Dario Amodei, CEO, and his sister Daniela, President, are the founders of Anthropic, which they hope will help make AI more understandable. (Source: Future of Life YouTube video)

Anthropic’s Goal: Finding Ways to Implement Safeguards into AI Systems

Former OpenAI VP of research Dario Amodei established Anthropic less than a year ago to research how to make AI more reliable and understandable. A $580 million investment into the company will help it reach that goal, according to a techcrunch.com story.

You see Anthropic is built to try and understand exactly how AI does what it does. And that is enough to give one pause. How does AI work? Really? Yes, it seems that even the folks that build popular algorithms are not sure how they do what they do exactly.

“With this fundraise, we’re going to explore the predictable scaling properties of machine learning systems, while closely examining the unpredictable ways in which capabilities and safety issues can emerge at-scale,” said Amodei in the announcement.

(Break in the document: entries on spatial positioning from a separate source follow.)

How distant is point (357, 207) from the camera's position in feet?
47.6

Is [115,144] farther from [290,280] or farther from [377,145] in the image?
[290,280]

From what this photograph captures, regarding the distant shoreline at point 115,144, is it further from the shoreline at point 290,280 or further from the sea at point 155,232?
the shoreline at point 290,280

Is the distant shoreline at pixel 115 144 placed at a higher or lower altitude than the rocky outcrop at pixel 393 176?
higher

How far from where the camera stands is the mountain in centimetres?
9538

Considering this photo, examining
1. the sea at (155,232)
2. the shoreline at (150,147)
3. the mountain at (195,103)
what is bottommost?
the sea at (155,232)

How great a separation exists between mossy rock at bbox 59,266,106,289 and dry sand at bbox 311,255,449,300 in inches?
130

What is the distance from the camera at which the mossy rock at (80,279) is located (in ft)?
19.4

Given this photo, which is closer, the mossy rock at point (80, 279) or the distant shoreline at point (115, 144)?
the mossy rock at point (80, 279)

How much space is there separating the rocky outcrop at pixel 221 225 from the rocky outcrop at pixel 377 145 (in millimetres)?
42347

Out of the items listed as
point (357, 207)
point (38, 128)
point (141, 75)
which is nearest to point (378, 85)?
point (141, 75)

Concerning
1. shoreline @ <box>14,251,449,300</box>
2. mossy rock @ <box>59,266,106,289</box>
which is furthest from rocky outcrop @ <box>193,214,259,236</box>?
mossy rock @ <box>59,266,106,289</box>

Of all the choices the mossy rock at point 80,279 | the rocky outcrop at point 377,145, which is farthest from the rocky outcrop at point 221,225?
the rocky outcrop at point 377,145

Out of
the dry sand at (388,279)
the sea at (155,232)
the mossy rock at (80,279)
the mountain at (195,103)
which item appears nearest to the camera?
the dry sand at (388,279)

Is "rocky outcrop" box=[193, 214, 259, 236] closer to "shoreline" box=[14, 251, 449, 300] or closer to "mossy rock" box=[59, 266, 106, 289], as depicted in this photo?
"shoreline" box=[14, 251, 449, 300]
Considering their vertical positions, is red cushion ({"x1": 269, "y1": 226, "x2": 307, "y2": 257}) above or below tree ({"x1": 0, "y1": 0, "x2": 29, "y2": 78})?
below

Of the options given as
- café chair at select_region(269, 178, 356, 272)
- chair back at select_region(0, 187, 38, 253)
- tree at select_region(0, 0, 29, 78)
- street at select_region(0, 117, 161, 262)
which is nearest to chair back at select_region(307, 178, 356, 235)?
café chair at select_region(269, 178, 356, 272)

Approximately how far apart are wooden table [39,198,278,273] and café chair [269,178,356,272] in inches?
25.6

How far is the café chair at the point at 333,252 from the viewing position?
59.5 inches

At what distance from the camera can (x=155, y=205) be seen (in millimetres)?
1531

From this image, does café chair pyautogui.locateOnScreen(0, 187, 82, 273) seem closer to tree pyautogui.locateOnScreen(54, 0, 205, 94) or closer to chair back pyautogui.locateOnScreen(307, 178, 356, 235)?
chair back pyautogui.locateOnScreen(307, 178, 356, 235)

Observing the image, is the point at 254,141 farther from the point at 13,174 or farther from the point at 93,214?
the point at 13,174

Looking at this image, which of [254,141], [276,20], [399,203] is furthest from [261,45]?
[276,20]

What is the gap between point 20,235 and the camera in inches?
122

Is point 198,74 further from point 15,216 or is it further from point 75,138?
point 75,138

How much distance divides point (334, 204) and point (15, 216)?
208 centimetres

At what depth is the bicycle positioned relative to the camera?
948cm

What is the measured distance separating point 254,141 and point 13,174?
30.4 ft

Daniela Amodei, President of Anthropic, previously worked as VP of Safety and Policy at OpenAI.

His sister Daniela, with whom he co-founded the public benefit corporation, said that having built out the company:

“We’re focusing on ensuring Anthropic has the culture and governance to continue to responsibly explore and develop safe AI systems as we scale.”

Both of the Amodeis used the word “scale” and that raised a flag with the article’s author, Devin Coldeway:

“There’s that word again — scale. Because that’s the problem category Anthropic was formed to examine: how to better understand the AI models increasingly in use in every industry as they grow beyond our ability to explain their logic and outcomes.”

The company has already published several papers looking into, for example, reverse-engineering the behavior of language models to understand why and how they produce the results they do. GPT-3, for instance, is the best-known language model, but its internal operations are a mystery even to its creators.

Models operate without clear reasoning, which is a problem when they make errors, such as being biased in recognizing faces (especially erring in recognizing black ones) and tend to be sexist when describing professions that are dominated by men.

It is a popular opinion that humans will never be able to completely understand how AI thinks and processes. With that in mind, one can’t help but wonder: has Skynet already won and we are just at the beginning of a Schwarzenegger movie? Hopefully Anthropic can help answer that question.